Re: [PATCH] [13/16] HWPOISON: The high level memory error handler in the VM v3

From: Nick Piggin
Date: Tue Jun 02 2009 - 10:08:19 EST


On Tue, Jun 02, 2009 at 09:30:19PM +0800, Wu Fengguang wrote:
> > No I mean the difference between the case of dirty page unable to
> > be written to backing sotre, and the case of dirty page becoming
> > corrupted.
>
> legacy EIO: may success on (do something then) retry?

Legacy EIO yes, I imagine most programs are assuming that the
cache is still the most recent (and valid) copy of the data.

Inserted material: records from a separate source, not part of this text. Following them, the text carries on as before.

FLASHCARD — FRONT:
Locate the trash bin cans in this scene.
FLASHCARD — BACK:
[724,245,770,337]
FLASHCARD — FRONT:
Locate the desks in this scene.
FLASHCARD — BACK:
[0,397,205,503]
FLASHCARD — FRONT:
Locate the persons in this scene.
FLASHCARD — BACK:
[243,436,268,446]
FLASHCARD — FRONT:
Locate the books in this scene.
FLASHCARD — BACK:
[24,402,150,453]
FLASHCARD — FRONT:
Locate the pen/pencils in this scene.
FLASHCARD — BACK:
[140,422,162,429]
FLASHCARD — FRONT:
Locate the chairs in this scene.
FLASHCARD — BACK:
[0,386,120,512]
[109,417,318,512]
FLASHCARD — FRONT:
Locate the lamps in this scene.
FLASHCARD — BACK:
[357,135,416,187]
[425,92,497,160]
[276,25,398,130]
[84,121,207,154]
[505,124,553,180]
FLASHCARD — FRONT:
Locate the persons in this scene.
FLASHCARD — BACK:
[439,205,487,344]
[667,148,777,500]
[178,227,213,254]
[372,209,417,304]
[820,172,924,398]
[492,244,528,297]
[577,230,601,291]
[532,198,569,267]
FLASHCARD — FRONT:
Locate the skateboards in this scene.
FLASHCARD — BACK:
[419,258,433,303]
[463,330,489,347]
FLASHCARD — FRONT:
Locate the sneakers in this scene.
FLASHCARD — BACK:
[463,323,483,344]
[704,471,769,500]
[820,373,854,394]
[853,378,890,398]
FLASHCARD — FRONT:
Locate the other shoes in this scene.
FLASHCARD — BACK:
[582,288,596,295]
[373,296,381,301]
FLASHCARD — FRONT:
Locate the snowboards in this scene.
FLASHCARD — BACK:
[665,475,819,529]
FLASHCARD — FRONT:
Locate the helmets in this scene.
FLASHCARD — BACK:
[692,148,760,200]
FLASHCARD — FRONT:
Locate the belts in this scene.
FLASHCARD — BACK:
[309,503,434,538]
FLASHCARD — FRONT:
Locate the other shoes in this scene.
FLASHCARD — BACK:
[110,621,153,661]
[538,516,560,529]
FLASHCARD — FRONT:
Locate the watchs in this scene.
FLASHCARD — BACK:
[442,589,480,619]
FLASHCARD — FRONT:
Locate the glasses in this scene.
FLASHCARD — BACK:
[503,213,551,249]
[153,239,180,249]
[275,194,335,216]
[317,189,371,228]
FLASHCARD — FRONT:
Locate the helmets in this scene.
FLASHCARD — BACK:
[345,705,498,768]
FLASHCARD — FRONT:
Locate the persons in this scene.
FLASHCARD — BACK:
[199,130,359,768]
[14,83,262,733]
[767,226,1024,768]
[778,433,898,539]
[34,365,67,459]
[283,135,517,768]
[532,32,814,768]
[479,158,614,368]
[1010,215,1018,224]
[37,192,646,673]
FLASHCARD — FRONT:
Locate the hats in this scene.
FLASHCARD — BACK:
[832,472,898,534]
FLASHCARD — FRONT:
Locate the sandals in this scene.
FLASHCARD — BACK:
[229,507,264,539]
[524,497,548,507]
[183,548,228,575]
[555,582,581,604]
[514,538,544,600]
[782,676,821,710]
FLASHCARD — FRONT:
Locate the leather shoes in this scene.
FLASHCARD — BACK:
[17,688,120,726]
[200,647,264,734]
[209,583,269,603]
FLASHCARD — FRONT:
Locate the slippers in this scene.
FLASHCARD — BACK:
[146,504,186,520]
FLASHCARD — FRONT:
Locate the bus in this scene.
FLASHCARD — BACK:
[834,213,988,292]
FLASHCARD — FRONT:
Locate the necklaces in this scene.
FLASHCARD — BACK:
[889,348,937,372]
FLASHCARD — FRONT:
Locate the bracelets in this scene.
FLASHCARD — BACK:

> hwpoison EIO: a permanent unrecoverable error
>
> > They would presumably exit or do some default thing, which I
> > think would be fine. Actually if your code catches them in the
> > act of manipulating a corrupted page (ie. if it is mmapped),
> > then it gets a SIGBUS.
>
> That's OK. filemap_fault() returns VM_FAULT_SIGBUS for legacy EIO,
> while hwpoison pages will return VM_FAULT_HWPOISON. Both kills the
> application I guess?

Yes I was just using it to illustrate the difference. filemap_fault
does SIGBUS for read failures, sure, but if you msync and get an
EIO (legacy EIO), then it is not going to SIGBUS to all procs mapping
the page.


> read()/write() are the more interesting cases.

Yes.


> With read IO interception, the read() call will succeed.
>
> The write() call have to be failed. But interestingly writes are
> mostly delayed ones, and we have only one AS_EIO bit for the entire
> file, which will be cleared after the EIO reporting. And the poisoned
> page will be isolated (if succeed) and later read()/write() calls
> won't even notice there was a poisoned page!
>
> How are we going to fix this mess? EIO errors seem to be fuzzy and
> temporary by nature at least in the current implementation, and hard

Well that is a problem too. It is questionable how long to keep
legacy EIO reporting around (I'm of the opinion that we really
need to keep them around forever and wait for either truncate or
add a new syscall to discard them). But this is another discussion
because we already have these existing semantics, so little point
to quickly change them :)


> to be improved to be exact and/or permanent in both implementation and
> interface:
> - can/shall we remember the exact EIO page? maybe not.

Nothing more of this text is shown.